- Extract
§
As for the armies, it would be way better once it's under Europe's control. 

Part of it would protect the European frontiers. 

Each country can be specialized in one area too, and we'd learn much from each other anyways. As long as we can really cooperate. 

It's true it can lead to some problems regarding business, but it's linked to European economy as a whole, which is a total mess anyways. And every country can be specialized in some things. It doesn't matter where one thing is thought and made, as long as the military actions are under the European flag. 

 

Honestly, no country should be able to go and make their war somewhere as they please. I'll always loathe François Hollande for that. It was not France's business to go in Mali and other parts of Africa. It was UN's business. All wars should be UN's business. Europe needs protection of course, but an European army shouldn't go and attack out of the blue. That will only end up leading to some other big wars… But that might be me being an idealist-pacifist there.
§
- Records
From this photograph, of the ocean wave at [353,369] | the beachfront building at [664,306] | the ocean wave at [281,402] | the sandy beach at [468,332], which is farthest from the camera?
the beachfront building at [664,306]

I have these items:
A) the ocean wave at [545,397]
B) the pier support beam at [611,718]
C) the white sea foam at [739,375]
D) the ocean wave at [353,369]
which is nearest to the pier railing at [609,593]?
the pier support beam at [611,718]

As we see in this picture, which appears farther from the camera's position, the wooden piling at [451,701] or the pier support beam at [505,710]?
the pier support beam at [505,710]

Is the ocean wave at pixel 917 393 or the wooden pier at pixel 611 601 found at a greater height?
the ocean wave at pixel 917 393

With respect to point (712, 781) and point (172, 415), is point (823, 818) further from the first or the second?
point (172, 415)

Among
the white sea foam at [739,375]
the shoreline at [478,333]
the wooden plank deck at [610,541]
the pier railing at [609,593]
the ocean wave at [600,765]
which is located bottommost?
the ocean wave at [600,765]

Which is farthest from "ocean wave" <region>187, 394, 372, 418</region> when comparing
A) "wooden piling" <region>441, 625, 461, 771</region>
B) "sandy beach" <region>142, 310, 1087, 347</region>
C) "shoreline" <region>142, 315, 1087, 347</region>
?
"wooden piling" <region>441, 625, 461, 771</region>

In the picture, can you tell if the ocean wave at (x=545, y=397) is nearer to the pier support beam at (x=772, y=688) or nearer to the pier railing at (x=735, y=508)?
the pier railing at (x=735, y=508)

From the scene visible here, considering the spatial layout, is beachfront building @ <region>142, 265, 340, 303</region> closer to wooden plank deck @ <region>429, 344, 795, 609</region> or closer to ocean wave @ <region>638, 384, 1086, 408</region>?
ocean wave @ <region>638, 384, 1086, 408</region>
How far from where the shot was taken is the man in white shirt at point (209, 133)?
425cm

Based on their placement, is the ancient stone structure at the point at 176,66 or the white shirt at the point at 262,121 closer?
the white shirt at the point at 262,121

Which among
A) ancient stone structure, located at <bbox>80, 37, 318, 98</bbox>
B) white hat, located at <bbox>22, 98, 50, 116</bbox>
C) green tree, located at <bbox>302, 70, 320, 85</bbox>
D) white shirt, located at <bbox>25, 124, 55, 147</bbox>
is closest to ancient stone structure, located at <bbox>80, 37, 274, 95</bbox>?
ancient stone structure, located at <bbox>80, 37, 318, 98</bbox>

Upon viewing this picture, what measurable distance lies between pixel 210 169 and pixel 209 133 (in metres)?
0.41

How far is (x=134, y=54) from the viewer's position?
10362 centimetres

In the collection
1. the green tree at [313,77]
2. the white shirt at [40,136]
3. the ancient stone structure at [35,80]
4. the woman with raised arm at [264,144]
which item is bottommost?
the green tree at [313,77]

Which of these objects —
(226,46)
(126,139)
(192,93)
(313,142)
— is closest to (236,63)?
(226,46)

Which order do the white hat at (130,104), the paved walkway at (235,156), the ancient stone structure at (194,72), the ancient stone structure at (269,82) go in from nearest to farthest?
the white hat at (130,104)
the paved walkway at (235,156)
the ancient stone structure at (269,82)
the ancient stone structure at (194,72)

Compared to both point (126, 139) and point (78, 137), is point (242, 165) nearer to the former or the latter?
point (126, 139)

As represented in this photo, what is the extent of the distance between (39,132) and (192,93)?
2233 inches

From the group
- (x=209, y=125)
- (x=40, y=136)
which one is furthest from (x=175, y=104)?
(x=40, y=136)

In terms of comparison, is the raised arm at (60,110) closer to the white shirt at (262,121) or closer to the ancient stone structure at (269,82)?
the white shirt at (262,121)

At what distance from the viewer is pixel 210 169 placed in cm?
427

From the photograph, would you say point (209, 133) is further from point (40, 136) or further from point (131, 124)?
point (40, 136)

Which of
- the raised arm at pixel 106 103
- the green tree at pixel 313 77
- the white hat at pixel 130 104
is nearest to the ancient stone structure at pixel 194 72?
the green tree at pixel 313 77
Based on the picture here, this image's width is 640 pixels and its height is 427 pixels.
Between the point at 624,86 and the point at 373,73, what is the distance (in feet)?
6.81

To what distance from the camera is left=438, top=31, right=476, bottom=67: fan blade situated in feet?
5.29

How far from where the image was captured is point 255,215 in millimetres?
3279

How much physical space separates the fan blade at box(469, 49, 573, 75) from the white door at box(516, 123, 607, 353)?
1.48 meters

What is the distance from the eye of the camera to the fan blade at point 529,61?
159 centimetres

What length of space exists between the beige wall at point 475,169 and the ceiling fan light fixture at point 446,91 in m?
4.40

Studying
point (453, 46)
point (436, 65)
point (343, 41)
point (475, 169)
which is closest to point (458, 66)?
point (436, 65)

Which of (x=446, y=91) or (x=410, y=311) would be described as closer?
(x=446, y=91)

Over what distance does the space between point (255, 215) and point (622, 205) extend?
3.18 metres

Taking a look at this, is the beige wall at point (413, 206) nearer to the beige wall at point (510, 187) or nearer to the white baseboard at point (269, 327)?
§
- Exercise instructions
1. In the post about a European army, whose business does the writer say all wars should be?
2. Please continue the post about a European army after its last sentence.
The records are separate material from the post about a European army.

- In response
1. The UN's.

2.
 

I think it's just worked out that way over time - they're the three most widely used languages in the EU. Wherever you go, there's a good chance someone will have knowledge of at least one of them. Not that I'm supporting the loss of cultural or linguistic identity. I'm Welsh, I know all about fighting for your cultural identity.
 

And elements within countries, too. In the UK, we don't just have Wales, Scotland and Northern Ireland fighting for their identities, the Cornish and Kentish people have issues, too. That's excluding regional variations within those areas (for example, north versus south Walian, issues between the Highlands and Lowlands of Scotland, the Orkneys, the Shetlands, and so on).

I know France will have similar regional issues as well, as does Spain, and that's only the tip of the iceberg where Europe is concerned.

There's a lot at stake with regards to cultural identity.

 

Well, Spanish too. But English, German and French are commonly used in business, so I guess it's legitimated. 

 

And indeed. I've spent a year in Cornwall, and I'd never have guessed before how proud they were of their region. And we indeed have the same thing in France in some places. Well, lately, almost everywhere because they want to change the region and no one really appreciate to see their region disappear… 

 

I had that in mind as well when I was talking about culture; looking at how difficult it is on a country's scale, I can't see how we can make it on the European scale.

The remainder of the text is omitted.